I had tended to avoid Thameslink not just because of the number of stops but also because their trains were rather better suited to short journeys and were not very comfortable, but new rolling stock has transformed the experience of using their trains and I shall be pleased to use them in future for this sort of trip: trips to Brighton by this route will be a viable day out from the East Midlands now that trains suited to longer distances are being operated. As on Southern, though, there appeared to be no difference in the seating between standard class and First.

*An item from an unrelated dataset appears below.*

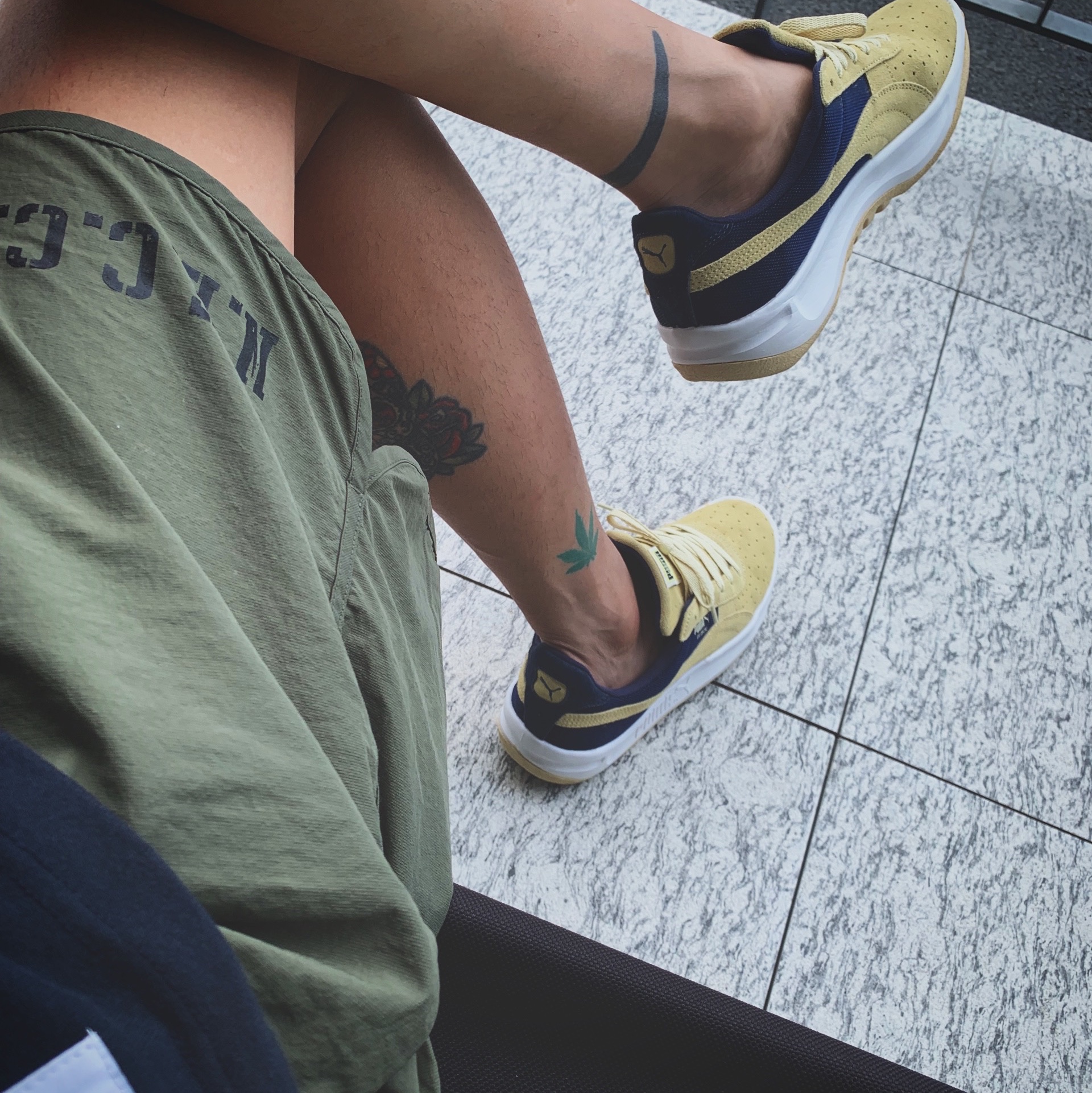 parkmarley님의 스타일 - 3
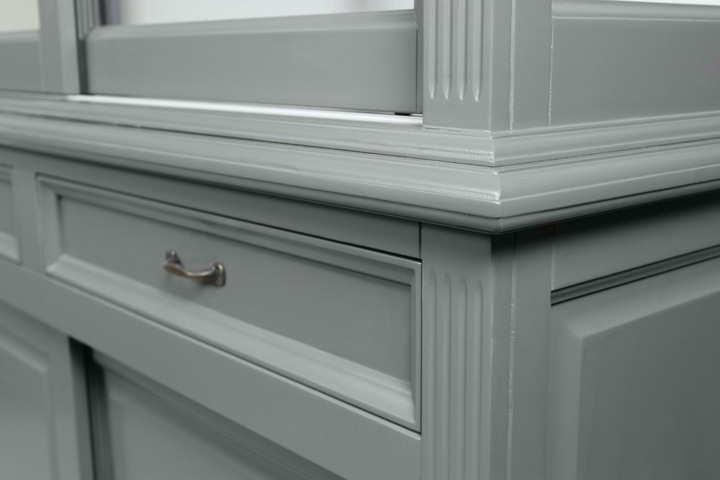 Produktbild HSM Collection Provence (150 x 50 x 220 cm)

There was time at St Pancras for a little look around the shops and then we waited in the First Class Lounge at Kings Cross for our train home. As arrived at the Lounge our tickets were checked and we were offered a glass of Prosecco, which was a very pleasant surprise: apparently they do this on Fridays, handing out Prosecco to those using the Lounge in the evening. The normal fare is tea, coffee and fruit juice, which were still available inside as usual.
When our train was indicated as loading we made our way over the footbridge to our platform and found our reserved seats. On the way to Peterborough we enjoyed the complimentary tea, sandwiches and cake and then it was time to change for our train home to Stamford and the walk over the meadows to our home to load the washing machine and see what had arrived in the post since we left there on Sunday afternoon. A short break, but many great places visited and still there are plans for another visit, with much more to see and do.